Au nord du Yukon, là où la toundra glisse dans la mer de Beaufort, une île basse émerge à 5 km de la côte. Les Inuvialuit la nomment Qikiqtaruk, ce qui signifie simplement « île », comme s'il n'en existait qu'une. Les cartes l'appellent Herschel. Aucun quai, aucune route, aucun habitant permanent : seulement une anse abritée, quelques bâtiments de bois gris et l'un des chapitres les plus étonnants de l'histoire de l'Arctique canadien. Les navires d'expédition qui franchissent ces latitudes y font une escale que peu de voyageurs peuvent raconter.
Le débarquement à Pauline Cove
Les zodiacs déposent les passagers sur la plage de galets de Pauline Cove, l'un des rares mouillages naturels de toute cette côte. C'est précisément cette anse qui a fait l'histoire de l'île : les baleiniers américains y trouvaient refuge pour hiverner. Aujourd'hui, les gardiens du parc territorial accueillent les visiteurs, présentent les lieux et accompagnent la marche entre les bâtiments. Le silence, à peine troublé par le vent et les sternes arctiques, s'impose dès les premiers pas sur la grève.
La grande époque des baleiniers
À partir de 1889, la chasse à la baleine boréale attire dans la mer de Beaufort des flottes entières venues de San Francisco. Pour rentabiliser la courte saison arctique, les équipages passent l'hiver sur place : en 1893-1894, près de 1 500 personnes vivent à Herschel, qui devient alors la plus grande communauté du Yukon. Maisons de commandement, entrepôts, mission anglicane : plusieurs bâtiments de cette époque tiennent toujours debout, entretenus avec soin, et comptent parmi les plus anciennes constructions de tout le territoire. On circule entre eux comme dans une photographie ancienne, en imaginant les hivers de cette population improbable, baleiniers, Inuvialuit, missionnaires et policiers de la Gendarmerie royale confondus.
Une île vivante
Qikiqtaruk n'est pas qu'un site historique. L'été, la toundra se couvre de fleurs minuscules, lupins arctiques, saxifrages et coton de tourbière, que l'on découvre en marchant lentement, les yeux au sol. Des caribous traversent parfois l'île à la nage depuis le continent, les renards arctiques chassent les lemmings entre les touffes d'herbe, et les eaux environnantes accueillent phoques et bélugas. Les gardiens, souvent originaires des communautés inuvialuit de la région, partagent leur connaissance du territoire : quelles baies donnent des petits fruits, où niche le harfang, comment la mer gruge lentement les rivages. Leurs récits donnent à la visite une profondeur qu'aucun panneau d'interprétation ne remplace.

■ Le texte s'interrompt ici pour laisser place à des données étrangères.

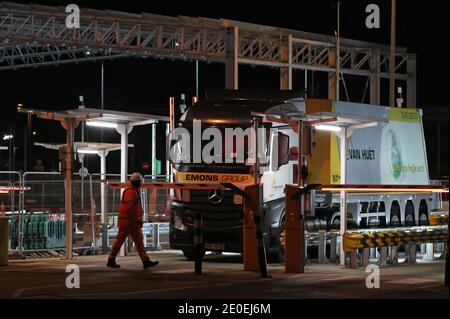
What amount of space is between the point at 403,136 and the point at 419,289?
11.5 metres

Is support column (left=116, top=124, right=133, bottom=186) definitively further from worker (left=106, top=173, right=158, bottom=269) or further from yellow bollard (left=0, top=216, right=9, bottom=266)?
worker (left=106, top=173, right=158, bottom=269)

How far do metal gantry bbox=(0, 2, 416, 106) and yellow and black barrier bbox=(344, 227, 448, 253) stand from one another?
655 inches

Se préparer à cette escale
- Le débarquement se fait sur une plage : bottes imperméables fournies ou recommandées par l'expédition.
- Même en juillet, le vent du large peut être mordant; prévoir tuque et gants dans le sac.
- Rester avec les guides : l'île est un territoire d'ours, grizzlis comme ours polaires à l'occasion.
- Ne rien cueillir ni ramasser : chaque objet, chaque plante appartient au parc et à l'histoire.
Un témoin fragile
Créé en 1987, le parc territorial de Herschel Island-Qikiqtaruk protège 116 km² de toundra, de plages et de mémoire humaine. Le lieu est aussi devenu un observatoire des changements du Nord : le dégel du pergélisol et le recul des rivages menacent les bâtiments historiques, que l'on consolide et déplace au besoin. Les scientifiques qui y séjournent croisent les passagers de la journée, et les échanges improvisés font souvent partie des bons souvenirs de l'escale.
Lorsque les zodiacs reprennent le chemin du navire, l'île redevient ce qu'elle est presque toute l'année : une bande de toundra posée entre ciel et mer, gardée par le vent. Ceux qui ont marché à Pauline Cove emportent une certitude tranquille, celle d'avoir touché l'un des points les plus reculés du pays, là où l'histoire canadienne s'est écrite en peaux de baleine et en hivers de neuf mois.